Marcel Winatschek

The Other Tournament

Every four years the World Cup generates two parallel events: the football, and the women watching from the stands. The WAGs—wives and girlfriends of professional players—have always been part of the spectacle, but by Brazil 2014 the phenomenon had fully institutionalized itself. Campaigns built around them. Photo shoots commissioned. The beautiful partner as collectible item, packaged and distributed with a corporate logic that somehow didn’t make the result any less watchable.

Ann-Kathrin Brömmel was the German face of it that summer. She’d go on to marry Mario Götze, who scored the winning goal in the 113th minute of the final against Argentina—a moment that made him, briefly, the most important man in German football. Brömmel has the kind of face that photographs from every angle, which turned out to be convenient given how many cameras were pointed at her. I was not immune to this.

The tournament itself had its own drama beyond the sidelines. Germany’s 7–1 destruction of Brazil in the semi-finals, played in front of the home crowd in Belo Horizonte, was the kind of result that shouldn’t exist. Neymar out injured, the Brazilian defense dissolving in real time, German goals arriving almost apologetically, one after another. That single match was worth more than most entire tournaments.
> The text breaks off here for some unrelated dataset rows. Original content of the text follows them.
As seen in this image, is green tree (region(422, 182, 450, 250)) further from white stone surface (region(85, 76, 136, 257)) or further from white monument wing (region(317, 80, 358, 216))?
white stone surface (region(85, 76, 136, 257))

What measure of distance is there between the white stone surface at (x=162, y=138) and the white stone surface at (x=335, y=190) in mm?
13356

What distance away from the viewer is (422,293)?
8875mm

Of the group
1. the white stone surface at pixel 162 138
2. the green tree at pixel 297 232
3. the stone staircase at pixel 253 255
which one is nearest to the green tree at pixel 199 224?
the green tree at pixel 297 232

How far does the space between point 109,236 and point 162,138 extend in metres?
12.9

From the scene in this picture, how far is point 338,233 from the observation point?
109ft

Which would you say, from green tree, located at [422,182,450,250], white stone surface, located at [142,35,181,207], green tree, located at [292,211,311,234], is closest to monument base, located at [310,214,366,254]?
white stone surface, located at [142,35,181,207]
But I’d be dishonest if I pretended the other tournament wasn’t running alongside it. Yolante Cabau—Dutch actress, then married to Wesley Sneijder—the kind of person who makes you briefly reconsider your opinions about the Netherlands. Strip out the commercial machinery and what remains is still a document of a particular beauty that circulates every four years and then quietly recedes until the next one.